IPCC’s growing confidence is ‘not a question of grade inflation’

Scientists have upped certainty in human-induced climate change to 95%, with good reason, says climate scientist

Peter Stott: Carefully calibrated methodologies lead to comparable results between IPCC reports

By Sophie Yeo

The growing certainty in the IPCC that climate change is caused by humans is “not a question of grade inflation”, says a leading climate scientist.

Speaking at the Royal Society yesterday, Peter Stott, who leads the Climate Monitoring and Attribution team at the Met Office Hadley Centre, said that the growing conviction that humans are the dominant cause of global warming is not inevitable, but is a result of better modelling and observations of the climate system.

He said, “People have jokingly said this to me over the years, ‘Well, of course you have to come to a high level of confidence because that’s the nature of the job when you make this assessment.
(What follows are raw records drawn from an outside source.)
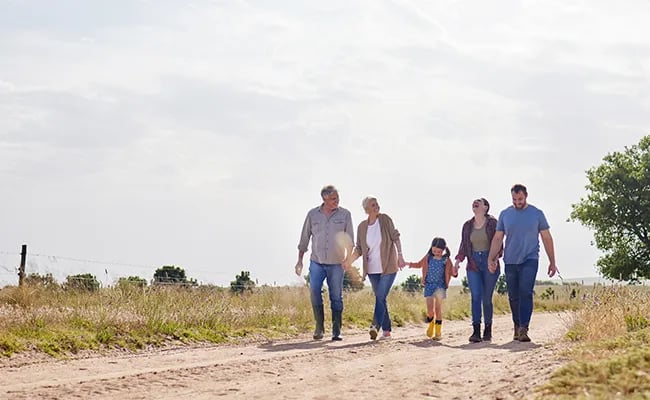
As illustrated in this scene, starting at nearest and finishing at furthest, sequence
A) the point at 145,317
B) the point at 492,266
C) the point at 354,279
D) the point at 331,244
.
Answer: the point at 492,266
the point at 145,317
the point at 331,244
the point at 354,279

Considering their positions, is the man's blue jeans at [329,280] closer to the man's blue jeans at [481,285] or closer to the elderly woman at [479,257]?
the elderly woman at [479,257]

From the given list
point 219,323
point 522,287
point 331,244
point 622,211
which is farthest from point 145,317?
point 622,211

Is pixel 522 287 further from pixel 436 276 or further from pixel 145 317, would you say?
pixel 145 317

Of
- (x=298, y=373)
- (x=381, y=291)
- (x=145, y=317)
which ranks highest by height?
(x=381, y=291)

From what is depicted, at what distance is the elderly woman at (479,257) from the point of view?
13.4 meters

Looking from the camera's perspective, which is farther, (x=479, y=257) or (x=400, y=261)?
(x=400, y=261)

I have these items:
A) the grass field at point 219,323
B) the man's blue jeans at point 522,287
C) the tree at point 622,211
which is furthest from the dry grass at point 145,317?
the tree at point 622,211

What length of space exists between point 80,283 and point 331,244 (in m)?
5.26

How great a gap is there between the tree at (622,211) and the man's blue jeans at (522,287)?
33.9 meters

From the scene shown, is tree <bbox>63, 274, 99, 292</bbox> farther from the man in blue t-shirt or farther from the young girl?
the man in blue t-shirt

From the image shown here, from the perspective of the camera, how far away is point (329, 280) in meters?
14.0

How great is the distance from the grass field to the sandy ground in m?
0.49

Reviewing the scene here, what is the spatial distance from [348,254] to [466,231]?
1.85 m

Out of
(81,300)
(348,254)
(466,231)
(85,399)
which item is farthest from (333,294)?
(85,399)
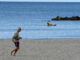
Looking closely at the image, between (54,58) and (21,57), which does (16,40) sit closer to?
(21,57)

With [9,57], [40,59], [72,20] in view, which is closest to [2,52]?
[9,57]

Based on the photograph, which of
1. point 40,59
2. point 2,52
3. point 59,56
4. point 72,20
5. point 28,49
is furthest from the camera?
point 72,20

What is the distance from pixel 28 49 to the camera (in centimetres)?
1953

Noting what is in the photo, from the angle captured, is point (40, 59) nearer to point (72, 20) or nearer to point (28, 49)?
point (28, 49)

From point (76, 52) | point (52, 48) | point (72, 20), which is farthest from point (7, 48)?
point (72, 20)

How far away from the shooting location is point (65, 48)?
65.6 ft

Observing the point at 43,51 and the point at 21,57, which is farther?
the point at 43,51

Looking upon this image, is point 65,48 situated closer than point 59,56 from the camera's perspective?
No

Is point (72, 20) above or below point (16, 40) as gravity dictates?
below

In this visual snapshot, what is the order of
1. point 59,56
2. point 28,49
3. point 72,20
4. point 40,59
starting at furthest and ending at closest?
1. point 72,20
2. point 28,49
3. point 59,56
4. point 40,59

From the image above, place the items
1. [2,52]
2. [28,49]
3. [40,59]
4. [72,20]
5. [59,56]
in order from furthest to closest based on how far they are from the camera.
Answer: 1. [72,20]
2. [28,49]
3. [2,52]
4. [59,56]
5. [40,59]

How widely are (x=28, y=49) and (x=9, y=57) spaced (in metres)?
3.43

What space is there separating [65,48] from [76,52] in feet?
6.05

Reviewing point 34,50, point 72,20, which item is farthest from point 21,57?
point 72,20
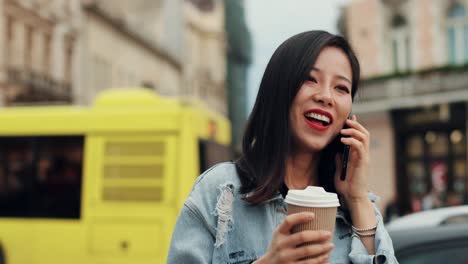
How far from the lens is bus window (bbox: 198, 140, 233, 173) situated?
421 inches

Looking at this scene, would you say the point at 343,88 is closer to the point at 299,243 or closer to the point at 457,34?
the point at 299,243

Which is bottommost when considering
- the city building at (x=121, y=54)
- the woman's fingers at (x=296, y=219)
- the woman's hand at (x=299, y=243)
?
the woman's hand at (x=299, y=243)

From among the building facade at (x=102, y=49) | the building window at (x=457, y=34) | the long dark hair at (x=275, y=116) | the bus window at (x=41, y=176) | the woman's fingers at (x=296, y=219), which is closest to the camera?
the woman's fingers at (x=296, y=219)

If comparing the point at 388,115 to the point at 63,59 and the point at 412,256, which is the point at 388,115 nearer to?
the point at 63,59

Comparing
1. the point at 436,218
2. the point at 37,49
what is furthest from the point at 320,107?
the point at 37,49

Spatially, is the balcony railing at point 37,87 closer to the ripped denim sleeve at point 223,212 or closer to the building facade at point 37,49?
the building facade at point 37,49

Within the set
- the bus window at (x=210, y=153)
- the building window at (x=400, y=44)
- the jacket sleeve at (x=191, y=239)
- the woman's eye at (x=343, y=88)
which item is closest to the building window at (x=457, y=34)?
the building window at (x=400, y=44)

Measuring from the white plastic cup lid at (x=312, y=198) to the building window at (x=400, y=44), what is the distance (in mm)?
25240

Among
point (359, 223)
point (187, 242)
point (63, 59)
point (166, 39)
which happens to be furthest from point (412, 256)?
point (166, 39)

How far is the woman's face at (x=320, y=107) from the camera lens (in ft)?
7.15

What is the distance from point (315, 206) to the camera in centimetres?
177

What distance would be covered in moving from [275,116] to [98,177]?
28.1ft

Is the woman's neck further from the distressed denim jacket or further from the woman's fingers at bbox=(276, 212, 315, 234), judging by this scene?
the woman's fingers at bbox=(276, 212, 315, 234)

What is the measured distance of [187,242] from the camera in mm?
2061
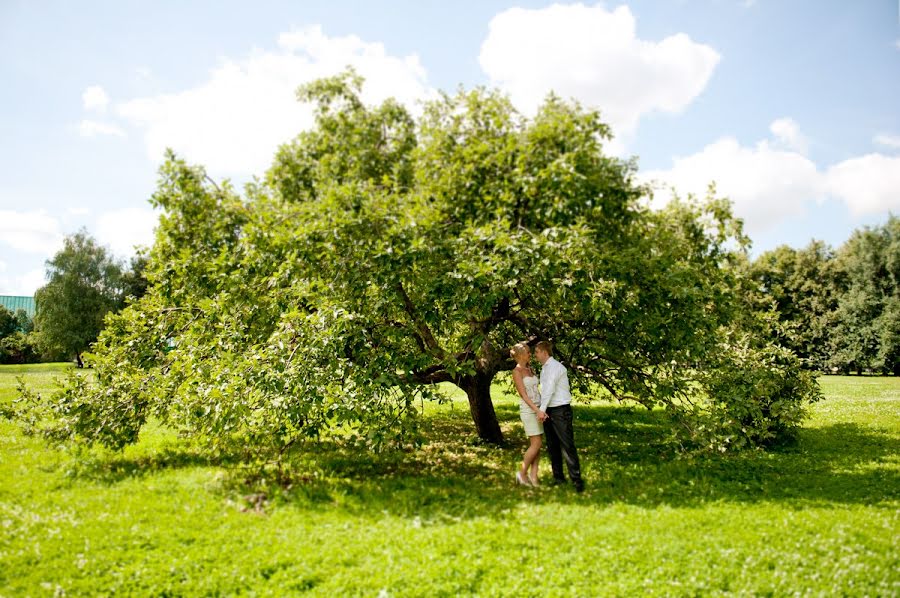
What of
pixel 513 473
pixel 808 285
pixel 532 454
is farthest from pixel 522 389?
pixel 808 285

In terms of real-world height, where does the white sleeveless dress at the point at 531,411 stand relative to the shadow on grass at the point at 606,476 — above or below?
above

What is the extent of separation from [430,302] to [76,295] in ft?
182

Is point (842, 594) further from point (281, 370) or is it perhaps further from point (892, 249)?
point (892, 249)

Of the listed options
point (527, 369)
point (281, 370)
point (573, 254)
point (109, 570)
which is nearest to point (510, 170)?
point (573, 254)

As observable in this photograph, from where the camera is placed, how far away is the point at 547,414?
10078mm

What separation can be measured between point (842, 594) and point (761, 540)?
127 centimetres

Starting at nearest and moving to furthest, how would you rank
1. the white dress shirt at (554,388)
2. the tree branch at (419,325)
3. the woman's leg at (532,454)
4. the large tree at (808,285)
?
the white dress shirt at (554,388), the woman's leg at (532,454), the tree branch at (419,325), the large tree at (808,285)

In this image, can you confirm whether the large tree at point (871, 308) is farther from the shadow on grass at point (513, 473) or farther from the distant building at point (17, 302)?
the distant building at point (17, 302)

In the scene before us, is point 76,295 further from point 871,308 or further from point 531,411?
point 871,308

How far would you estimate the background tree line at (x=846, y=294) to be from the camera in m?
49.3

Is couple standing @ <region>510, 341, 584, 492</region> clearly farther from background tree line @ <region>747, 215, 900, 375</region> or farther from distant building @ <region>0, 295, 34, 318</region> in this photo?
distant building @ <region>0, 295, 34, 318</region>

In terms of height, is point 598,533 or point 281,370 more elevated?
point 281,370

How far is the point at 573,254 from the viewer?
10.7 metres

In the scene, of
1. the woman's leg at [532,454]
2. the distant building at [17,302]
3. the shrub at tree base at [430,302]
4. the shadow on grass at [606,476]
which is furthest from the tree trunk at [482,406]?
the distant building at [17,302]
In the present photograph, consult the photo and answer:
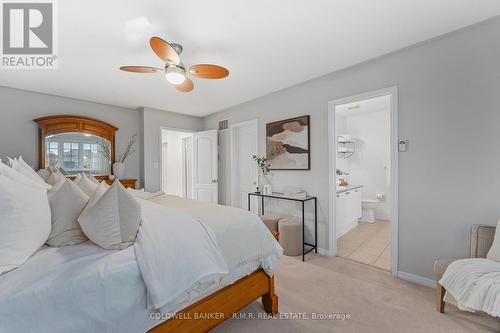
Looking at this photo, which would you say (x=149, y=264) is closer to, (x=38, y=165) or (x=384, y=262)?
(x=384, y=262)

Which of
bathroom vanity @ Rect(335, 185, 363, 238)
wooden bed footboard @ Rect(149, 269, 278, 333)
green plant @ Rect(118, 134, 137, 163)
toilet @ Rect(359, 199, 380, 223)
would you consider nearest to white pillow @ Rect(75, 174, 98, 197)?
wooden bed footboard @ Rect(149, 269, 278, 333)

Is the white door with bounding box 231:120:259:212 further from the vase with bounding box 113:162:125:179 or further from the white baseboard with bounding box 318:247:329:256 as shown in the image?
the vase with bounding box 113:162:125:179

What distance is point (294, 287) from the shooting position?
214 cm

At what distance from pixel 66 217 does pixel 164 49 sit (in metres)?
1.34

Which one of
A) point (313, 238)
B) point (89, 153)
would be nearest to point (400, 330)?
point (313, 238)

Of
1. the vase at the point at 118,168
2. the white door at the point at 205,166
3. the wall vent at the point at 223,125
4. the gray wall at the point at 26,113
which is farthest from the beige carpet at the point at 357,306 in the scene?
the gray wall at the point at 26,113

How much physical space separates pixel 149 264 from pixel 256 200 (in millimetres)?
2963

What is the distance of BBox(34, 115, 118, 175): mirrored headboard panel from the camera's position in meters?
3.29

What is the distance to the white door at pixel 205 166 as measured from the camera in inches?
176

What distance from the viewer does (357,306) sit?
1.84 metres

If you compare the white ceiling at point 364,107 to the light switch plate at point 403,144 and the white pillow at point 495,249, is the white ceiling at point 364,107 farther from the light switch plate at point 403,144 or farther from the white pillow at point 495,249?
the white pillow at point 495,249

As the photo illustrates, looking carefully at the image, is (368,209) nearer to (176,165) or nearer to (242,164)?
(242,164)

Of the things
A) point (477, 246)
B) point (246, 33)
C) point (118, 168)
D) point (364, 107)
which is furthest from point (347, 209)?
point (118, 168)

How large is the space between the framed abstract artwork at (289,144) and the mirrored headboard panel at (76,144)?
288cm
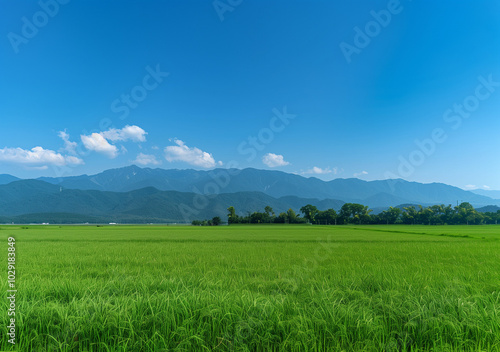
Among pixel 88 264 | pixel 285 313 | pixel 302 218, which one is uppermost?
pixel 285 313

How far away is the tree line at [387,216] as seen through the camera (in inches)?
3381

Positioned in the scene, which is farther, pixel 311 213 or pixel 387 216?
pixel 311 213

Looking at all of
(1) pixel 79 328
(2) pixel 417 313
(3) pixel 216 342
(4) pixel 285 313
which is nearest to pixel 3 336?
(1) pixel 79 328

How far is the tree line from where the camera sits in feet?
282

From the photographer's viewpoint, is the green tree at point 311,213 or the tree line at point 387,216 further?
the green tree at point 311,213

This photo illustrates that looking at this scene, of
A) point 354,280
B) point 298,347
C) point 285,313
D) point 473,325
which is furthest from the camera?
point 354,280

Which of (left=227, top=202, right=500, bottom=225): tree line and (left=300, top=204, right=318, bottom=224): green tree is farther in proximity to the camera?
(left=300, top=204, right=318, bottom=224): green tree

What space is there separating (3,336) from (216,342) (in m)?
2.93

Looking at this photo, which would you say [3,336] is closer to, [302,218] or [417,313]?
[417,313]

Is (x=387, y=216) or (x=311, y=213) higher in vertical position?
(x=311, y=213)

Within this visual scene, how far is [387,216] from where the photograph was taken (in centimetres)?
9062

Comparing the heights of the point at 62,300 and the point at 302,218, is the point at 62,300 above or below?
above

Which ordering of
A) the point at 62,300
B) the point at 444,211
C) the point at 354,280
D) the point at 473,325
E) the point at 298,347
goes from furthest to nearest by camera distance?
the point at 444,211 < the point at 354,280 < the point at 62,300 < the point at 473,325 < the point at 298,347

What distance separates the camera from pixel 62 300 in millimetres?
4246
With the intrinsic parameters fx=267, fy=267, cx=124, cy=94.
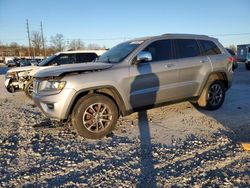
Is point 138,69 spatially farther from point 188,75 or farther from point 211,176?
point 211,176

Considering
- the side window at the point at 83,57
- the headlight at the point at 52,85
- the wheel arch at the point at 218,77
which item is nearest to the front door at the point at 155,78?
the wheel arch at the point at 218,77

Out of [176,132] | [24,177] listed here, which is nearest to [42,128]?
[24,177]

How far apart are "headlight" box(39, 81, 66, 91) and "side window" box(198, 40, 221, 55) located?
3.77 m

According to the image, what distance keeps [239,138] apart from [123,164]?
2.38m

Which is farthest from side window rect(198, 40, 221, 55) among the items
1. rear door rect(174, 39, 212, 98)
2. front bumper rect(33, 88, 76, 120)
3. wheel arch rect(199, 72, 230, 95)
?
front bumper rect(33, 88, 76, 120)

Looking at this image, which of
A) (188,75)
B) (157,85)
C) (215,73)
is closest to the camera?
(157,85)

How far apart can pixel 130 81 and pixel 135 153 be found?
164 centimetres

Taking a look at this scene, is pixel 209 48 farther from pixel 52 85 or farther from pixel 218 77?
pixel 52 85

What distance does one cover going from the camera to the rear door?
6.24 meters

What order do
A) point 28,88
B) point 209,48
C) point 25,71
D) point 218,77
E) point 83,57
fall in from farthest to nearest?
point 83,57 < point 25,71 < point 28,88 < point 218,77 < point 209,48

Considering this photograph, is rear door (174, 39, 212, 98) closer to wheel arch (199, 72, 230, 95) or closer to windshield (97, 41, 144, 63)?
wheel arch (199, 72, 230, 95)

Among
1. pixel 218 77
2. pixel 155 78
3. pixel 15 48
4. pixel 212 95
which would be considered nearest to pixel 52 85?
pixel 155 78

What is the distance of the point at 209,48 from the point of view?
22.9 feet

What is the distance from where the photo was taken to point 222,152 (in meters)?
4.21
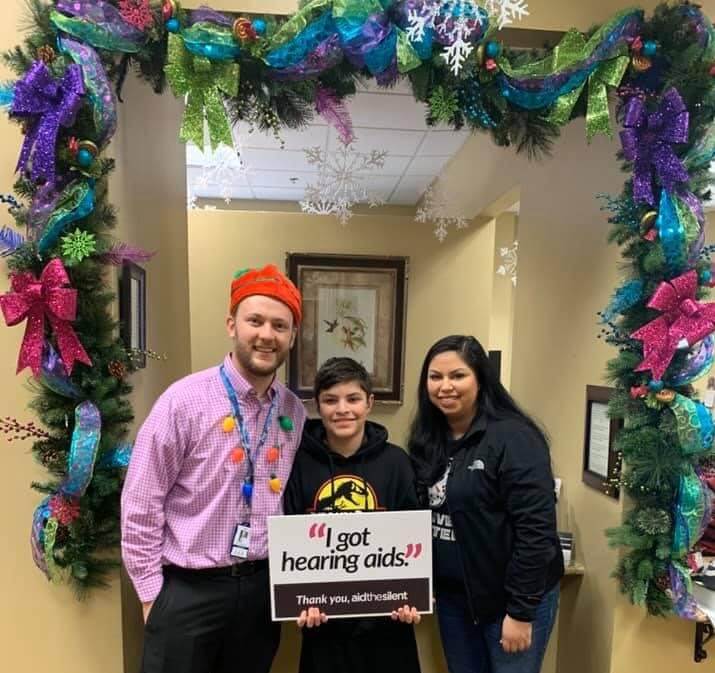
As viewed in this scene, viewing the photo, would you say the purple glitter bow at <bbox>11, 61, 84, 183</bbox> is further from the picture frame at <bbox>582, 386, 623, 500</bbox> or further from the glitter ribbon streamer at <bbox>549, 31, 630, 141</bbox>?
the picture frame at <bbox>582, 386, 623, 500</bbox>

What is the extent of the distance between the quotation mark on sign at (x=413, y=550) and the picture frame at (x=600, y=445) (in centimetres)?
71

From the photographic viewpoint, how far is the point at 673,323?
4.86 ft

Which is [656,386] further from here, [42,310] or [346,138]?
[42,310]

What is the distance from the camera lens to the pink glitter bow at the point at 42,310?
1.33 m

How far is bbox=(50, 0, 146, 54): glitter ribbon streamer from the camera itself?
134 centimetres

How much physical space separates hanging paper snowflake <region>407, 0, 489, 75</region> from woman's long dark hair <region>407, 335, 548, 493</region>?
0.72 metres

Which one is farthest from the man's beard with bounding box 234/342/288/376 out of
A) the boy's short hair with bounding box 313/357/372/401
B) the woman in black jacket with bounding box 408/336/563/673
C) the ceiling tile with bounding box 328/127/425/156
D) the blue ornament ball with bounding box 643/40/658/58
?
the ceiling tile with bounding box 328/127/425/156

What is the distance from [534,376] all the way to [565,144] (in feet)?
3.23

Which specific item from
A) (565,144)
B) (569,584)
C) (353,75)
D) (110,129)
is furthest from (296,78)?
(569,584)

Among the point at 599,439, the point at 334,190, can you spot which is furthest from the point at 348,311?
the point at 599,439

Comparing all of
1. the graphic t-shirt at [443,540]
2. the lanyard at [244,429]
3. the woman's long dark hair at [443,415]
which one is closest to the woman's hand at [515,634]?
the graphic t-shirt at [443,540]

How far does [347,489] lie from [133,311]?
800 millimetres

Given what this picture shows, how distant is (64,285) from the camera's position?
1355 millimetres

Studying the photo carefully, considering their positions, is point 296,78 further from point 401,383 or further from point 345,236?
point 401,383
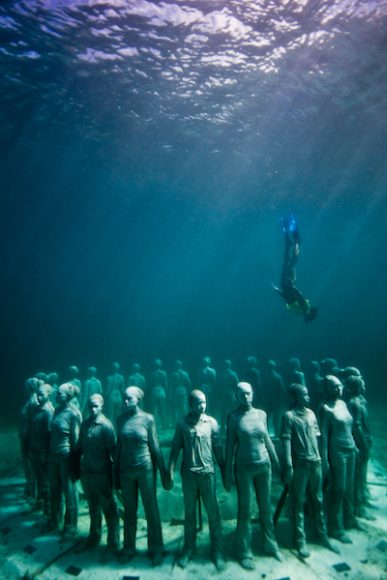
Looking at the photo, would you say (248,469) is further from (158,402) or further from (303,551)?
(158,402)

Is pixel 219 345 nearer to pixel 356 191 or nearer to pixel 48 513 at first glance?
pixel 356 191

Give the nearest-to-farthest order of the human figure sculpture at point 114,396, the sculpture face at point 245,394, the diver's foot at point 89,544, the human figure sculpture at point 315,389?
the sculpture face at point 245,394
the diver's foot at point 89,544
the human figure sculpture at point 315,389
the human figure sculpture at point 114,396

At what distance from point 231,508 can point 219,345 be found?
41636 millimetres

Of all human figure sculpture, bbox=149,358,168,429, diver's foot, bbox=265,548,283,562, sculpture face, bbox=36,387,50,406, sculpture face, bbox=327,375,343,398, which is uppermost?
sculpture face, bbox=327,375,343,398

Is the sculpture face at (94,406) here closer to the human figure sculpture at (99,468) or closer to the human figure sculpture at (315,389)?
the human figure sculpture at (99,468)

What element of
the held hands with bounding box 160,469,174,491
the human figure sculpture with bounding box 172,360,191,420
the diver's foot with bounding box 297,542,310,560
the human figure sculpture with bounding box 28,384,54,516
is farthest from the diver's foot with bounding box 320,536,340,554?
the human figure sculpture with bounding box 172,360,191,420

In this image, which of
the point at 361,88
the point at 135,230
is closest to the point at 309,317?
the point at 361,88

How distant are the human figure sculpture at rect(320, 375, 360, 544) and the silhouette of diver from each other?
4.34 meters

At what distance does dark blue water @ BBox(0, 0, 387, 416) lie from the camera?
10656 millimetres

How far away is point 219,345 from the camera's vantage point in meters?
47.7

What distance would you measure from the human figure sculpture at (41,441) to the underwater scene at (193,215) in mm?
33

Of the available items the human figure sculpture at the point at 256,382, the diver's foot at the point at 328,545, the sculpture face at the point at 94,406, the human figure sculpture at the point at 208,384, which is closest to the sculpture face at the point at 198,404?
the sculpture face at the point at 94,406

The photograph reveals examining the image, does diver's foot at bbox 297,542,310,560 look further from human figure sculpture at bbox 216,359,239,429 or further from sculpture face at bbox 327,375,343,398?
human figure sculpture at bbox 216,359,239,429

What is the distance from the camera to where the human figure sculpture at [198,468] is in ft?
15.0
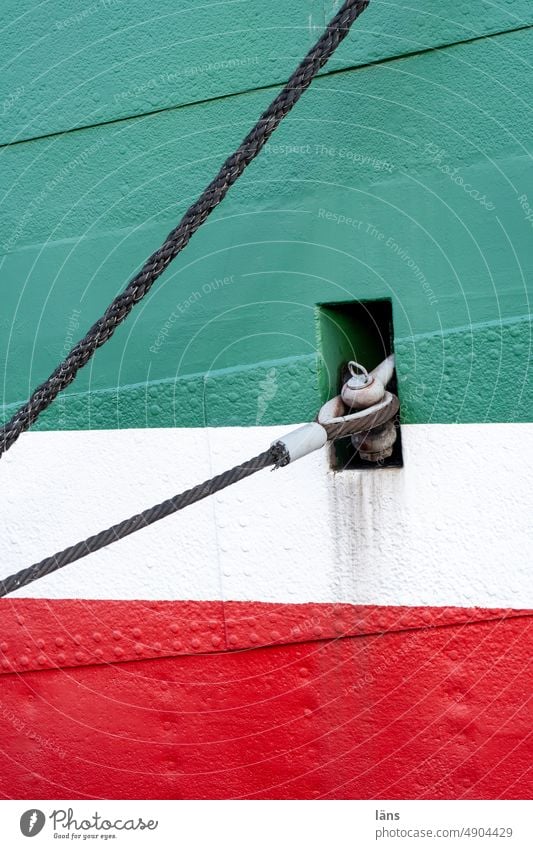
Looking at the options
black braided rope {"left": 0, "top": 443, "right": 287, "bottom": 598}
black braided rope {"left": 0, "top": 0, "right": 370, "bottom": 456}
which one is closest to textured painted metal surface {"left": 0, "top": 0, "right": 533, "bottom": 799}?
black braided rope {"left": 0, "top": 0, "right": 370, "bottom": 456}

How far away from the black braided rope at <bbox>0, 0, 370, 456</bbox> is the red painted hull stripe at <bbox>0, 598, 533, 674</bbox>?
541 mm

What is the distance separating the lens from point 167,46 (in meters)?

You always have to increase the level of confidence.’”

But, he emphasised, “That is absolutely not the case.”

Confidence

Since the first IPCC report was released in 1990, the scientists involved in its creation have become increasingly confident in the assertion that the primary cause of climate change is humans pumping CO2 and other greenhouse gases into the atmosphere.

While both the Fifth Assessment Report (AR5) released in Stockholm last week and the fourth report that came out in 2007 stated that the human impact upon the climate was “unequivocal”, this has not always been the case.

The first IPCC stated much less emphatically that “emissions resulting from human activities are substantially increasing atmospheric concentrations of greenhouse gases” and that “these increases will enhance the greenhouse effect, resulting on average in an additional warming of the Earth’s surface”.

In 1995, the second report said that most studies have “detected a significant change and show that the observed warming trend is unlikely to be entirely natural in origin”, adding: “the balance of evidence suggests that there is a discernible human influence on global climate.”

In the latest report, scientists have asserted that they are 95% certain that humans are the cause – an increase again from the AR4’s 90%.

Methodology

Stott said, “You can then look back over the past assessments, and you can see how the level of confidence has increased… If I were to give you some take home messages about this, I would just like to go back and say very basically why we have come to that high level of confidence.”

The fact that the methodology used is carefully calibrated across all the reports, says Stott, means that the results from each are directly comparable.

“We have very importantly and very carefully calibrated that system [used in AR5] against previous assessments.

“We deliberately took the lead in the fourth assessment report to do the same type of analysis and of course use the same type of calibrated language, use the same kind of robust and rigorous approach, in order to compare our assessments.”

He adds: “It’s not a question of grade inflation here. It’s the same basic basis.”

Developments in science are also responsible, helping researchers to carry out more thorough assessments and therefore leading to more confidence in the results.

He says, “Our understanding has developed. We have greater understanding of the observations, we’ve got better models and we’ve got more analyses now that we can put together right across the climate system.”